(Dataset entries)
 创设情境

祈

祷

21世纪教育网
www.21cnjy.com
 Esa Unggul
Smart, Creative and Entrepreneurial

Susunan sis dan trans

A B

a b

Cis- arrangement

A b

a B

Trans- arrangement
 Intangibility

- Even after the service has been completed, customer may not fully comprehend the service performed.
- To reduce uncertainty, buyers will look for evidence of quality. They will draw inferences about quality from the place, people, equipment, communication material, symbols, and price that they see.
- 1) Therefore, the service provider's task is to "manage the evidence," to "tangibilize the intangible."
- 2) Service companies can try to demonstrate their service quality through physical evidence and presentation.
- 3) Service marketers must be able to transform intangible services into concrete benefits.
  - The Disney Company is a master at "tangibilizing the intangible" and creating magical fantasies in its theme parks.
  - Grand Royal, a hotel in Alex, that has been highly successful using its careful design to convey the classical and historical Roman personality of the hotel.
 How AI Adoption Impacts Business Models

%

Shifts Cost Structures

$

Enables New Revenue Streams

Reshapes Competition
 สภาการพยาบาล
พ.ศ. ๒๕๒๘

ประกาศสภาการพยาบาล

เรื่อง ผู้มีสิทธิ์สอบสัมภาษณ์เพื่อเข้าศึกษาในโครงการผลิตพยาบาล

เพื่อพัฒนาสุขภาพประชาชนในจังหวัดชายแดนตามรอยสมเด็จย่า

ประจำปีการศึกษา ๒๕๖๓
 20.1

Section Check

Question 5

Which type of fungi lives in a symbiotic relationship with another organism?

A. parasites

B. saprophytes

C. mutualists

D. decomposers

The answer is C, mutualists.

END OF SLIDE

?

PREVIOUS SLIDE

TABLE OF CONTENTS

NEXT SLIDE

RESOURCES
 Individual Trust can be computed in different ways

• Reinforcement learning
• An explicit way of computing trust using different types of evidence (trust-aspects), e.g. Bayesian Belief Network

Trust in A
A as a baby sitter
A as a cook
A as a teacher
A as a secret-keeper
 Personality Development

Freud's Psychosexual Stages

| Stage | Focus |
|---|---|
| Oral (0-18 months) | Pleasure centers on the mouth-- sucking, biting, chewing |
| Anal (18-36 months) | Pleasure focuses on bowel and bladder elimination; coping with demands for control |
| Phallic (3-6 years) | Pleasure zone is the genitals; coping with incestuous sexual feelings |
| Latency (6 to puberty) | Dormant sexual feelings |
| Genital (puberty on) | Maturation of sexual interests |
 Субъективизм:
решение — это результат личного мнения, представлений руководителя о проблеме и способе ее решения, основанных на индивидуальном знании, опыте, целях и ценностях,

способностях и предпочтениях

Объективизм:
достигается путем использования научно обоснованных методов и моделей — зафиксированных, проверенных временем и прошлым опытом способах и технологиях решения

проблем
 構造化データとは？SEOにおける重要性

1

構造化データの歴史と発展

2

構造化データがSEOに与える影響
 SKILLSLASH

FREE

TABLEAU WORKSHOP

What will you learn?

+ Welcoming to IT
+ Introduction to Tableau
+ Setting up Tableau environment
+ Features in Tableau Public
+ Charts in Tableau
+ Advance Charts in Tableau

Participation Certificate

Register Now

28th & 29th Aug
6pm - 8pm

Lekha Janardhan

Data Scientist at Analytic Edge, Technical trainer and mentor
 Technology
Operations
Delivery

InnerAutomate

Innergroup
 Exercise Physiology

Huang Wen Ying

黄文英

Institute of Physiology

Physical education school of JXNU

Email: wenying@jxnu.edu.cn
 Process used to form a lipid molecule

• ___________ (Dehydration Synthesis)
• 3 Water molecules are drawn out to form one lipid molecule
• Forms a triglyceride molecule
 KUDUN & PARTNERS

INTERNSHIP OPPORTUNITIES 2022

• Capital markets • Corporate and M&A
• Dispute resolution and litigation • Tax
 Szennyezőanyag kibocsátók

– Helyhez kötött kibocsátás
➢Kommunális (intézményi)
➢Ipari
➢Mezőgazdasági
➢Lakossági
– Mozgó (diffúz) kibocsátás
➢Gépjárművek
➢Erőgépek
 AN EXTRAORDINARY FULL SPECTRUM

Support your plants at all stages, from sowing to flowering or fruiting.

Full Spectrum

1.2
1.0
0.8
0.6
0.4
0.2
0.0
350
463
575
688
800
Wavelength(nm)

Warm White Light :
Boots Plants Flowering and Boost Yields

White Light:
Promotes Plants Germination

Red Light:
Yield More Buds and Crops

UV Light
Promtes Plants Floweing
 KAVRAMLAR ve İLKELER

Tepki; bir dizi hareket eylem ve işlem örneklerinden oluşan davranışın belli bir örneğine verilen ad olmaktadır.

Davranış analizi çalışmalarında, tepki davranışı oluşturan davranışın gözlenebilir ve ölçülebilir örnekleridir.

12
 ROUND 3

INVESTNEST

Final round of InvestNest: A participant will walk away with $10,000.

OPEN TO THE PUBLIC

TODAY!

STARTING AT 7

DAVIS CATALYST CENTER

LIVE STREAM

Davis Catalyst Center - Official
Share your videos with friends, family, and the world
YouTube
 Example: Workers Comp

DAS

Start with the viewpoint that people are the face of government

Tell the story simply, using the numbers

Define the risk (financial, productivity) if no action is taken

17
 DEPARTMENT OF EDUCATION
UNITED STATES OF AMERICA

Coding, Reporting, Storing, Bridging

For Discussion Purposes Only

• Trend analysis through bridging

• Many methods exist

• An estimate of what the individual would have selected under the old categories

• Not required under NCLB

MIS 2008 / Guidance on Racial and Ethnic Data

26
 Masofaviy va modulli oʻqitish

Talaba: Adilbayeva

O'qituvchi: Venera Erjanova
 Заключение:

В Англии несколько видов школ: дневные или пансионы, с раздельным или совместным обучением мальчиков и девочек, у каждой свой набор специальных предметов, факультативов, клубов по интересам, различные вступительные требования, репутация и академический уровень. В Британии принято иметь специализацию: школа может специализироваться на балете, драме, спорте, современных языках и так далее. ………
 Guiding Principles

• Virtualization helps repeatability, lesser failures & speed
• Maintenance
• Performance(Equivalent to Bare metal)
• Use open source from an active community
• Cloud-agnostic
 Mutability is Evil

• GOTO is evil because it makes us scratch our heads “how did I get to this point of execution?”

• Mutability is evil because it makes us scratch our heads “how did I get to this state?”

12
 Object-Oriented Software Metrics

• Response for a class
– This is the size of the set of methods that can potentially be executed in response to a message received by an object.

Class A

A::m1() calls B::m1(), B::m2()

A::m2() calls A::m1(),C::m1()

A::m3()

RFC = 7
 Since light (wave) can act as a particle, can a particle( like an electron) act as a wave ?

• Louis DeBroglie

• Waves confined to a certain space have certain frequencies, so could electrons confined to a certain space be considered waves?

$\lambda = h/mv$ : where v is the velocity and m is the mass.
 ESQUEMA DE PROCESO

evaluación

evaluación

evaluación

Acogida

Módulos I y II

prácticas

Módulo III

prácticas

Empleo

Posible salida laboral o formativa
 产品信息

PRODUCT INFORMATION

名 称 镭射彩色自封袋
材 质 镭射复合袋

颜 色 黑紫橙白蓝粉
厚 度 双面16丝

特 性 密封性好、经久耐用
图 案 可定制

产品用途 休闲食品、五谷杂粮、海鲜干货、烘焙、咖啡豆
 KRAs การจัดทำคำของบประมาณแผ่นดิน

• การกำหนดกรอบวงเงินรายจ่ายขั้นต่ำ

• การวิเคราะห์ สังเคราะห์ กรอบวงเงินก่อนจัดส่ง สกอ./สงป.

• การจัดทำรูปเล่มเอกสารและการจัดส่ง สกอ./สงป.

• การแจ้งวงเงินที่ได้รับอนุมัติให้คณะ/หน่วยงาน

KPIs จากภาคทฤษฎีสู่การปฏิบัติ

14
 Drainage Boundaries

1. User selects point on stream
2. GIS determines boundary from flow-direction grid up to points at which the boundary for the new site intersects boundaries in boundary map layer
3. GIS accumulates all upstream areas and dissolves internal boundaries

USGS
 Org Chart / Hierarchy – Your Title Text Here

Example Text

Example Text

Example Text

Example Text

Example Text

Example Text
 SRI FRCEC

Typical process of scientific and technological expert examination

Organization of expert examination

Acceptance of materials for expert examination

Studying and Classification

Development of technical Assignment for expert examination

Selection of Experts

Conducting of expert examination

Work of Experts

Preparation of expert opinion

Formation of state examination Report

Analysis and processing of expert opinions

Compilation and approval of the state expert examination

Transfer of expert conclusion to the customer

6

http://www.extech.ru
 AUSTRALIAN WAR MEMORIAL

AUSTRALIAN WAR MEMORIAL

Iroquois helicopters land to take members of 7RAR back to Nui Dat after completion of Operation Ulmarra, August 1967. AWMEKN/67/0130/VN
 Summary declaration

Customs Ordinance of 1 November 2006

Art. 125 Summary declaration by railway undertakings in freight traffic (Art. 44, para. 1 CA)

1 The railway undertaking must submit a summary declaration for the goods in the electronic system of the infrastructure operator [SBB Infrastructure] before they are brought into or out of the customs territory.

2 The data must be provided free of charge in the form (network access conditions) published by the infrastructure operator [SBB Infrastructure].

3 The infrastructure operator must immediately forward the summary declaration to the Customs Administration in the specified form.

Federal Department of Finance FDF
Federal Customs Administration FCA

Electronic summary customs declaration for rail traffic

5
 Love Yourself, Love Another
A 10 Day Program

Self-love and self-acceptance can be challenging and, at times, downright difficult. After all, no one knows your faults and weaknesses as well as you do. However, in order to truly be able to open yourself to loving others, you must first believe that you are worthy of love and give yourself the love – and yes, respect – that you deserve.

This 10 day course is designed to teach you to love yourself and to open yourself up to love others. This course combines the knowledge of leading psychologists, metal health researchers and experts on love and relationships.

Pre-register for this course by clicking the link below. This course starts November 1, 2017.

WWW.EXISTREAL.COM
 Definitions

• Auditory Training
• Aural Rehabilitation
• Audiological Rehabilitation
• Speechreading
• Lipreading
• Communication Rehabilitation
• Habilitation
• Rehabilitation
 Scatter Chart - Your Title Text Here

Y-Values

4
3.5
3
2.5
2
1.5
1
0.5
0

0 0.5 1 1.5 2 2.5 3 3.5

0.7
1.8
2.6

◆ **Exercise goal**
Where a line of the entries contains the word "through", copy that line.

◆ **Response box**
- 2) Service companies can try to demonstrate their service quality through physical evidence and presentation.
• Trend analysis through bridging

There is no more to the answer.